======== Supplied entries ========

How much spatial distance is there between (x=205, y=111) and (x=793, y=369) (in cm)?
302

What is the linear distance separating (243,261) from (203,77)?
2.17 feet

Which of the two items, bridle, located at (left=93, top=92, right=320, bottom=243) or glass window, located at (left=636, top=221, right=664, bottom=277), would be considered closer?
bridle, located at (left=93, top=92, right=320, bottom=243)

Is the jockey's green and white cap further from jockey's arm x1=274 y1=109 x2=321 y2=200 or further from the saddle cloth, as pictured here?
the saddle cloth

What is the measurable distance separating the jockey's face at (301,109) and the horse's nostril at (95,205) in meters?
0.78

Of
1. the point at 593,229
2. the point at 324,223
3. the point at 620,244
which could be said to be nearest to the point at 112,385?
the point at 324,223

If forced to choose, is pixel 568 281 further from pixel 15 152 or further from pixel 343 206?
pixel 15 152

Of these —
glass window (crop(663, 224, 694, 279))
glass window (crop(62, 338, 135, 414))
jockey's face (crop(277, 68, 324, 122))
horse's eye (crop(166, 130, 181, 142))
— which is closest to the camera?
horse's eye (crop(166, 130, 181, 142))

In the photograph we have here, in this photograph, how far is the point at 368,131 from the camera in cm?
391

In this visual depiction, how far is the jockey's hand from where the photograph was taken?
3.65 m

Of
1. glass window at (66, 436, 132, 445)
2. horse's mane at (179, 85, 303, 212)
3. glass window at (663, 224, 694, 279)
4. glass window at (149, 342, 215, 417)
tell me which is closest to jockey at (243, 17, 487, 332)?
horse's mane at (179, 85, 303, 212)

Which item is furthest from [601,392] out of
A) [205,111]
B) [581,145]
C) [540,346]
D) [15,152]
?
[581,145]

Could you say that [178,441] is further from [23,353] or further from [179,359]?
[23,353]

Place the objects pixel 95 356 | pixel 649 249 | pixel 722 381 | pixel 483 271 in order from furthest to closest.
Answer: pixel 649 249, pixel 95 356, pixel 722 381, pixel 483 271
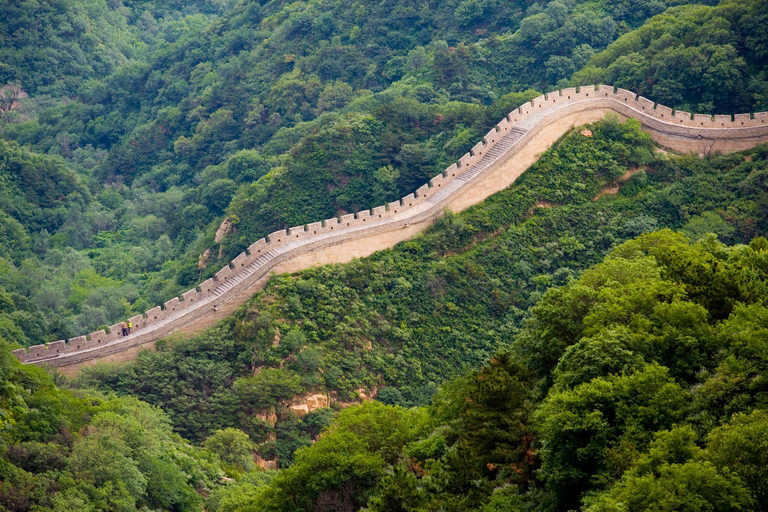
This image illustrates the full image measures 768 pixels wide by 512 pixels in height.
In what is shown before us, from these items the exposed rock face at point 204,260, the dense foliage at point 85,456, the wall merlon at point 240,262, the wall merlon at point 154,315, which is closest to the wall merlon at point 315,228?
the wall merlon at point 240,262

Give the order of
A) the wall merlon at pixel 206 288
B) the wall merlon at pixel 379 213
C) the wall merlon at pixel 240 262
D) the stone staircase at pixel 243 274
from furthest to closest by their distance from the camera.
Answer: the wall merlon at pixel 379 213 < the wall merlon at pixel 240 262 < the wall merlon at pixel 206 288 < the stone staircase at pixel 243 274

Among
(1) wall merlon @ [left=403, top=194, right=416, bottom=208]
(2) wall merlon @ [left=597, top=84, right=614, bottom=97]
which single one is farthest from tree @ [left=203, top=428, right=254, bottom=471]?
(2) wall merlon @ [left=597, top=84, right=614, bottom=97]

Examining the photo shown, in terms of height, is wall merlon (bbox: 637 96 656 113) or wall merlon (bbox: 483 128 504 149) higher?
wall merlon (bbox: 637 96 656 113)

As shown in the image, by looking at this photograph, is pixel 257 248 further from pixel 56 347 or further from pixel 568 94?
pixel 568 94

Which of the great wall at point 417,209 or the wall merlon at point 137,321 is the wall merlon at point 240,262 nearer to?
the great wall at point 417,209

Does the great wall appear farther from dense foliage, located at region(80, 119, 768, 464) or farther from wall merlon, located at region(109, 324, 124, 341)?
dense foliage, located at region(80, 119, 768, 464)

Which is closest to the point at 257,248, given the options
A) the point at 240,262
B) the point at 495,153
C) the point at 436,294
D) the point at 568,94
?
the point at 240,262
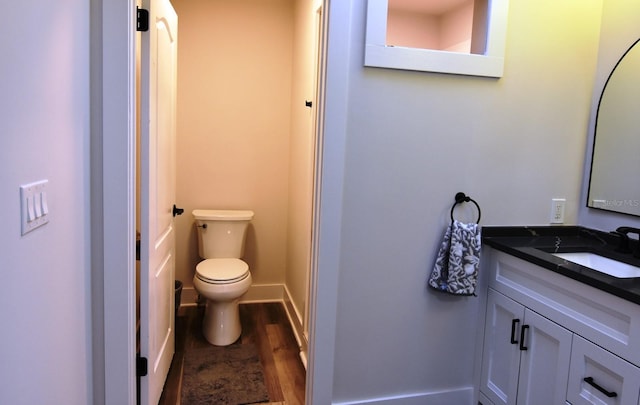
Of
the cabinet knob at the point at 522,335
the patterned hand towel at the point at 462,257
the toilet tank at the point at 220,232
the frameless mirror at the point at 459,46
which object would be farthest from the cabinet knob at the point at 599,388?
the toilet tank at the point at 220,232

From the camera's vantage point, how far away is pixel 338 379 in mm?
2027

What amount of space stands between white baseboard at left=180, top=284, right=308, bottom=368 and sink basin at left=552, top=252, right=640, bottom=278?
65.5 inches

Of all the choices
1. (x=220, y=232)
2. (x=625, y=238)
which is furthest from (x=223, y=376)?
(x=625, y=238)

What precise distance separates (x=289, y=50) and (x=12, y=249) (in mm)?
2791

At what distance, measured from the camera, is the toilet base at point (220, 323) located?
2.88m

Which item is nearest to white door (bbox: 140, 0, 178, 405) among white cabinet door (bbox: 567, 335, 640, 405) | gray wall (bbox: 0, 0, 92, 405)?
gray wall (bbox: 0, 0, 92, 405)

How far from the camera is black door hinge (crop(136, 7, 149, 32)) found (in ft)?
5.86

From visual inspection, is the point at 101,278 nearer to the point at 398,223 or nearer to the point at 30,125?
the point at 30,125

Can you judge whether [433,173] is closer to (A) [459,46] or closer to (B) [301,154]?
(A) [459,46]

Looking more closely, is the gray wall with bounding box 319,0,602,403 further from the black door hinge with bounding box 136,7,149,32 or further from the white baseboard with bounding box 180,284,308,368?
the white baseboard with bounding box 180,284,308,368

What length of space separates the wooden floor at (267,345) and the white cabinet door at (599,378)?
1.31 meters

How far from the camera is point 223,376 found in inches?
98.3

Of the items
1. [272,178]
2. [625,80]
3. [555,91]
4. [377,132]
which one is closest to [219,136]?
[272,178]

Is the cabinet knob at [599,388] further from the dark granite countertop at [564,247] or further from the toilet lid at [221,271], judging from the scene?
the toilet lid at [221,271]
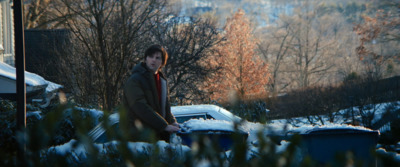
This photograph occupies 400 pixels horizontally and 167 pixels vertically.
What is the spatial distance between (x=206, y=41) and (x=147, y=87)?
1446 cm

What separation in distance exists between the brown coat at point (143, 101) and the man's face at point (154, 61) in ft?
0.16

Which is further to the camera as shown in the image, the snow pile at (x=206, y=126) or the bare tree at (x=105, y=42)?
the bare tree at (x=105, y=42)

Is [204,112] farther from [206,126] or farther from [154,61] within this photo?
[206,126]

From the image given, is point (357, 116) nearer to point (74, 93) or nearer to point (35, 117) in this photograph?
point (74, 93)

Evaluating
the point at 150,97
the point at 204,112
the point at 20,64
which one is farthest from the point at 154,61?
the point at 204,112

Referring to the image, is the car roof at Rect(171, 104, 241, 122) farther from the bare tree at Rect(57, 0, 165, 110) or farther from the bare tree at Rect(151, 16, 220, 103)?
the bare tree at Rect(151, 16, 220, 103)

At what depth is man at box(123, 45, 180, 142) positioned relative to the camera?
3545mm

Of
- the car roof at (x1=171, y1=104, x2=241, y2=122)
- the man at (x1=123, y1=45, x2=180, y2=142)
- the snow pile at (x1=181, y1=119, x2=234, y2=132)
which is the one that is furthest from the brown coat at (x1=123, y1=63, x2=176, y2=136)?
the car roof at (x1=171, y1=104, x2=241, y2=122)

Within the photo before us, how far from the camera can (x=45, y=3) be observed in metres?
25.5

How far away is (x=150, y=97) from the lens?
3.76m

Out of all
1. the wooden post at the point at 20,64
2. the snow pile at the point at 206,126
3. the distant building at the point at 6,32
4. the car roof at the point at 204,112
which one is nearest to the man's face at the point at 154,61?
the snow pile at the point at 206,126

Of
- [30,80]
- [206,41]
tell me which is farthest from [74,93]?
[206,41]

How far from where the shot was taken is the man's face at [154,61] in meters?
3.86

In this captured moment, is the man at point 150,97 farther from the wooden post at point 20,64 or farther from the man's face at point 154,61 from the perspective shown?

========

Exercise description. Repeat verbatim all the material, but not the pictures.

Solved problem.
How much spatial distance is there between (x=205, y=111) and (x=793, y=369) (in cm)?
302

What is the linear distance separating (243,261) from (203,77)?
2.17 feet

Which of the two items, bridle, located at (left=93, top=92, right=320, bottom=243) or glass window, located at (left=636, top=221, right=664, bottom=277), would be considered closer?
bridle, located at (left=93, top=92, right=320, bottom=243)

Is the jockey's green and white cap further from jockey's arm x1=274 y1=109 x2=321 y2=200 or further from the saddle cloth, as pictured here?
the saddle cloth

What is the measurable distance separating the jockey's face at (301,109) and the horse's nostril at (95,205) in meters?
0.78

Of
1. the point at 593,229
2. the point at 324,223
3. the point at 620,244
which could be said to be nearest to the point at 112,385?
the point at 324,223

If forced to choose, is pixel 568 281 further from pixel 15 152 or further from pixel 343 206?
pixel 15 152

Of these —
glass window (crop(663, 224, 694, 279))
glass window (crop(62, 338, 135, 414))
jockey's face (crop(277, 68, 324, 122))
horse's eye (crop(166, 130, 181, 142))
— which is closest to the camera?
horse's eye (crop(166, 130, 181, 142))

In the photograph we have here, in this photograph, how far is the point at 368,131 from the camera in cm?
391

In this visual depiction, how far is the jockey's hand from where the photograph was taken?
3.65 m

Of
1. glass window at (66, 436, 132, 445)
2. horse's mane at (179, 85, 303, 212)
3. glass window at (663, 224, 694, 279)
4. glass window at (149, 342, 215, 417)
tell me which is closest to jockey at (243, 17, 487, 332)?
horse's mane at (179, 85, 303, 212)

Which item is furthest from [601,392] out of
A) [205,111]
B) [581,145]
C) [540,346]
D) [15,152]
?
[581,145]

Could you say that [178,441] is further from [23,353] or further from [179,359]?
[23,353]

Place the objects pixel 95 356 | pixel 649 249 | pixel 722 381 | pixel 483 271 in order from furthest to closest.
Answer: pixel 649 249, pixel 95 356, pixel 722 381, pixel 483 271
This image illustrates the full image measures 768 pixels wide by 512 pixels in height.
In what is shown before us, from these items the exposed rock face at point 204,260, the dense foliage at point 85,456, the wall merlon at point 240,262, the wall merlon at point 154,315, which is closest to the wall merlon at point 315,228?
the wall merlon at point 240,262

Give the order of
A) the wall merlon at pixel 206 288
B) the wall merlon at pixel 379 213
C) the wall merlon at pixel 240 262
D) the stone staircase at pixel 243 274
from furthest to closest by their distance from the camera.
Answer: the wall merlon at pixel 379 213 < the wall merlon at pixel 240 262 < the wall merlon at pixel 206 288 < the stone staircase at pixel 243 274

Among
(1) wall merlon @ [left=403, top=194, right=416, bottom=208]
(2) wall merlon @ [left=597, top=84, right=614, bottom=97]
which single one is farthest from tree @ [left=203, top=428, right=254, bottom=471]?
(2) wall merlon @ [left=597, top=84, right=614, bottom=97]

Examining the photo shown, in terms of height, is wall merlon (bbox: 637 96 656 113) or wall merlon (bbox: 483 128 504 149) higher?
wall merlon (bbox: 637 96 656 113)

As shown in the image, by looking at this photograph, is pixel 257 248 further from pixel 56 347 or further from pixel 568 94?
pixel 568 94

Which of the great wall at point 417,209 or the wall merlon at point 137,321 is the wall merlon at point 240,262 nearer to?
the great wall at point 417,209

Does the great wall appear farther from dense foliage, located at region(80, 119, 768, 464) or farther from wall merlon, located at region(109, 324, 124, 341)?
dense foliage, located at region(80, 119, 768, 464)

Which is closest to the point at 257,248, given the options
A) the point at 240,262
B) the point at 495,153
C) the point at 436,294
D) the point at 568,94
?
the point at 240,262
Of
the cabinet knob at the point at 522,335
the patterned hand towel at the point at 462,257
the toilet tank at the point at 220,232
the frameless mirror at the point at 459,46
which object would be farthest from the cabinet knob at the point at 599,388?
the toilet tank at the point at 220,232

From the camera's vantage point, how far away is pixel 338 379 in mm?
2027

What amount of space stands between white baseboard at left=180, top=284, right=308, bottom=368 and sink basin at left=552, top=252, right=640, bottom=278?
65.5 inches

Of all the choices
1. (x=220, y=232)
2. (x=625, y=238)
which is furthest from (x=223, y=376)?
(x=625, y=238)

What precise distance separates (x=289, y=50) and (x=12, y=249) (in mm)?
2791

At what distance, measured from the camera, is the toilet base at point (220, 323) located?
2.88m

Which item is nearest to white door (bbox: 140, 0, 178, 405) among white cabinet door (bbox: 567, 335, 640, 405) | gray wall (bbox: 0, 0, 92, 405)?
gray wall (bbox: 0, 0, 92, 405)

How far from the camera is black door hinge (crop(136, 7, 149, 32)) found (in ft)?
5.86

From visual inspection, is the point at 101,278 nearer to the point at 398,223 or nearer to the point at 30,125?
the point at 30,125

Can you judge whether [433,173] is closer to (A) [459,46] or closer to (B) [301,154]?
(A) [459,46]

Looking more closely, is the gray wall with bounding box 319,0,602,403 further from the black door hinge with bounding box 136,7,149,32 or further from the white baseboard with bounding box 180,284,308,368?
the white baseboard with bounding box 180,284,308,368

What length of space separates the wooden floor at (267,345) and the white cabinet door at (599,378)?
1.31 meters

How far from the camera is point 223,376 found in inches?
98.3

Of the items
1. [272,178]
2. [625,80]
3. [555,91]
4. [377,132]
which one is closest to [219,136]?
[272,178]

Is the cabinet knob at [599,388] further from the dark granite countertop at [564,247] or further from the toilet lid at [221,271], judging from the scene?
the toilet lid at [221,271]
This photograph occupies 400 pixels horizontally and 167 pixels vertically.
What is the spatial distance between (x=206, y=41) and (x=147, y=87)?
1446 cm

What separation in distance exists between the brown coat at point (143, 101) and the man's face at point (154, 61) in ft?
0.16

Which is further to the camera as shown in the image, the snow pile at (x=206, y=126) or the bare tree at (x=105, y=42)?
the bare tree at (x=105, y=42)

Is [204,112] farther from [206,126] or farther from [154,61] within this photo?
[206,126]

From the image given, is point (357, 116) nearer to point (74, 93) or nearer to point (35, 117) in this photograph?
point (74, 93)

Evaluating
the point at 150,97
the point at 204,112
the point at 20,64
which one is farthest from the point at 154,61?
the point at 204,112

Referring to the image, is the car roof at Rect(171, 104, 241, 122) farther from the bare tree at Rect(57, 0, 165, 110) or farther from the bare tree at Rect(151, 16, 220, 103)?
the bare tree at Rect(151, 16, 220, 103)

At what depth is man at box(123, 45, 180, 142) positioned relative to the camera?
3545mm

Of
- the car roof at (x1=171, y1=104, x2=241, y2=122)
- the man at (x1=123, y1=45, x2=180, y2=142)
- the snow pile at (x1=181, y1=119, x2=234, y2=132)
which is the one that is furthest from the brown coat at (x1=123, y1=63, x2=176, y2=136)?
the car roof at (x1=171, y1=104, x2=241, y2=122)

Within the photo before us, how far from the camera can (x=45, y=3) be observed in metres?
25.5

How far away is (x=150, y=97) from the lens?
3.76m

Out of all
1. the wooden post at the point at 20,64
2. the snow pile at the point at 206,126
3. the distant building at the point at 6,32
4. the car roof at the point at 204,112
which one is nearest to the man's face at the point at 154,61?
the snow pile at the point at 206,126

Of
- [30,80]
- [206,41]
tell me which is farthest from [74,93]?
[206,41]

How far from where the shot was taken is the man's face at [154,61] in meters?
3.86

In this captured moment, is the man at point 150,97 farther from the wooden post at point 20,64 or farther from the man's face at point 154,61 from the perspective shown?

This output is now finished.